The “if” statement is a part of TorqueScript’s execution flow control capabilities along with several other types of control techniques:

  • Conditional Branch: test the value of an expression (a variable, or the result of a calculation), and select a section of code to execute based on the test. Most commonly implemented with “if” statements, as well as “switch” statements.
  • Loops: repeat a section of code a certain number of times, or until an expression test is met. Common loop commands include “for” and “while”.
  • Method Calls: execute a section of code, and then return to the next line in the program for further execution. Note: when you perform a method call, you may be calling other TorqueScript sections of code, known as Script Methods—or, you may be executing C++ code that was written by the Class developer for your object. In this special case, method calls to c++ code are named Console Methods.


Engine vs. Script


While all of the programming we normally do is in TorqueScript (at the introduction level of game development with Torque), scripts are not the only code that gets executed—in fact, one of the major benefits of using any game engine is that there are literally hundreds of thousands of lines of programming already written for us! This code is actually executing “underneath” our TorqueScript program, and is responsible for all the things that our game engine provides—from rendering, to physics/collision, to input management, and dozens of other things going on within our game.

TorqueScript allows us to interact with the engine as it us running in a few different ways—our TorqueScript program itself runs based on direction from the engine, we can execute Console Method calls as described above, and finally we can respond to events that occur within the engine itself.
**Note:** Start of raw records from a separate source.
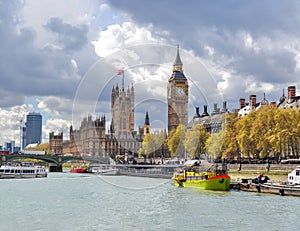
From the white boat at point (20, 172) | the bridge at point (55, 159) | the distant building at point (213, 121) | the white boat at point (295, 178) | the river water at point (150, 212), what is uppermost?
the distant building at point (213, 121)

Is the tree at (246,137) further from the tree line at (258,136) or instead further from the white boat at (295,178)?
the white boat at (295,178)

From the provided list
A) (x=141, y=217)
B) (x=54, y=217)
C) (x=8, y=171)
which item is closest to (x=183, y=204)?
(x=141, y=217)

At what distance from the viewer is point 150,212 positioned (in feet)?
139

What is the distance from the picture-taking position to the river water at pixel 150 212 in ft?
119

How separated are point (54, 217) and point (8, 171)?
62.3 metres

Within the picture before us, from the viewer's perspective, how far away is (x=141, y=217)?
39.5 metres

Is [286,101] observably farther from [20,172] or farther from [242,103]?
[20,172]

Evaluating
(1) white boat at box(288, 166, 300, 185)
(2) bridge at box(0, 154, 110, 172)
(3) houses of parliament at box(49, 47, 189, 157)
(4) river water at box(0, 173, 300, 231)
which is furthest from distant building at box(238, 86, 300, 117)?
(4) river water at box(0, 173, 300, 231)

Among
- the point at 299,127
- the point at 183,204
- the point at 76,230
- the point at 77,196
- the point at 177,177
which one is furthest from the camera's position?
the point at 299,127

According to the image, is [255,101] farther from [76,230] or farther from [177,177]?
[76,230]

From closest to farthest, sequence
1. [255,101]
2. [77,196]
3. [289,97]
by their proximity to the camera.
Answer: [77,196], [289,97], [255,101]


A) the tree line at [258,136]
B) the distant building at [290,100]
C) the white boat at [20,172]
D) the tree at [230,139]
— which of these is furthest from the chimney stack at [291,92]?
the white boat at [20,172]

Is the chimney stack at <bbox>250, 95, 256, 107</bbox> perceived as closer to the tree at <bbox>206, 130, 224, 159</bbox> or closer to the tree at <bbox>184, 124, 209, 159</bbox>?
the tree at <bbox>184, 124, 209, 159</bbox>

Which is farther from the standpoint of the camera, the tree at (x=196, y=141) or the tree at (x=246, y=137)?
the tree at (x=196, y=141)
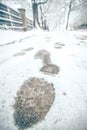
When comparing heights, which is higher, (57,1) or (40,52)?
(57,1)

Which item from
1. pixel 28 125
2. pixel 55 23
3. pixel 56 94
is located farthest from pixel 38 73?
pixel 55 23

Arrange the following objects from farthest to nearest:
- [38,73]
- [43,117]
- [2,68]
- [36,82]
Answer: [2,68], [38,73], [36,82], [43,117]

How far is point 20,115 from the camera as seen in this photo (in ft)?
5.80

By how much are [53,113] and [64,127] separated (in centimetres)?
24

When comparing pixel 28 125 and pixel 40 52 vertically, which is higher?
pixel 40 52

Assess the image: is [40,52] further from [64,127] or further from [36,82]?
[64,127]

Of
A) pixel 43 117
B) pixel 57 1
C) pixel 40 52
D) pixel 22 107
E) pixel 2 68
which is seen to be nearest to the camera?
pixel 43 117

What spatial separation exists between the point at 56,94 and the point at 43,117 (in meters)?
0.49

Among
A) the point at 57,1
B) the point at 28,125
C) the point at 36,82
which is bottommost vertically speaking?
the point at 28,125

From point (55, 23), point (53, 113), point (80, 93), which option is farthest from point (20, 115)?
point (55, 23)

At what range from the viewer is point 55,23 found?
122 ft

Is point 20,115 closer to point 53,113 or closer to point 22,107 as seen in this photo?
point 22,107

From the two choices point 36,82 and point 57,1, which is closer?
point 36,82

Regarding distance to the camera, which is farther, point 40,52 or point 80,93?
point 40,52
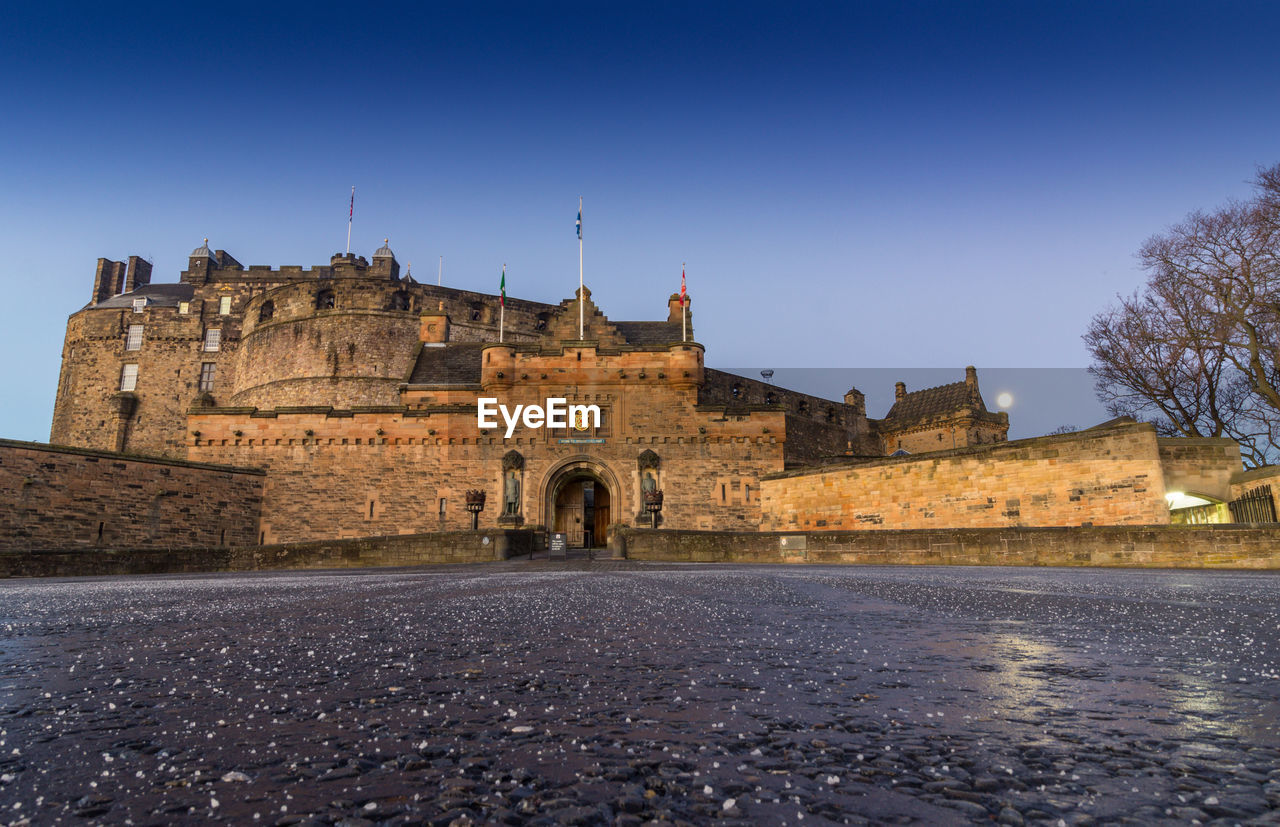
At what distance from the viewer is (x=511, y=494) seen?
27094mm

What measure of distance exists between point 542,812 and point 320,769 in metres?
0.46

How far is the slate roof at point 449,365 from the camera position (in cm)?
3183

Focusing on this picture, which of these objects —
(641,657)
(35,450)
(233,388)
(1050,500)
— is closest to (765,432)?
(1050,500)

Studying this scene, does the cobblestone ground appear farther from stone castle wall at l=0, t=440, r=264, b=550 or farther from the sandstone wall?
stone castle wall at l=0, t=440, r=264, b=550

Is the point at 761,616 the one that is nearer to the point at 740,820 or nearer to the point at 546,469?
the point at 740,820

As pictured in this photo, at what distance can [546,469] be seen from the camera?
27484mm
While our game is running, there are thousands of calculations and operations a second occurring beneath or notice—but sometimes it’s important for our TorqueScript program to be notified when something important occurs—such as a collision between two objects, when a level is completed loading, or even simply when an object is removed from the game. These types of occurrences are called “events”, and Torque provides us with the ability to respond to events with the concept of Callbacks and Callback Handlers.

Callbacks are simply a notification to TorqueScript that a particular event has occurred, and provides information (designated by the C++ programmer responsible for that portion of the C++ engine code) about the event to TorqueScript. Callback Handlers are simply the section of TorqueScript code that we want to execute when a particular Callback occurs—for example, if one of our objects collides with another object, we may want to increase the score for the player, or possibly cause the player object to “die” and re-spawn. There are hundreds of callbacks provided by the engine, and we are able to implement any TorqueScript commands and statements we wish in response to those events.

Summary


This article is a very basic beginning to the principles of programming, from a TorqueScript perspective. There are literally hundreds of additional general programming practices and principles, as well as quite a bit more information regarding the syntax and techniques of TorqueScript itself available here on TDN as well as the Internet.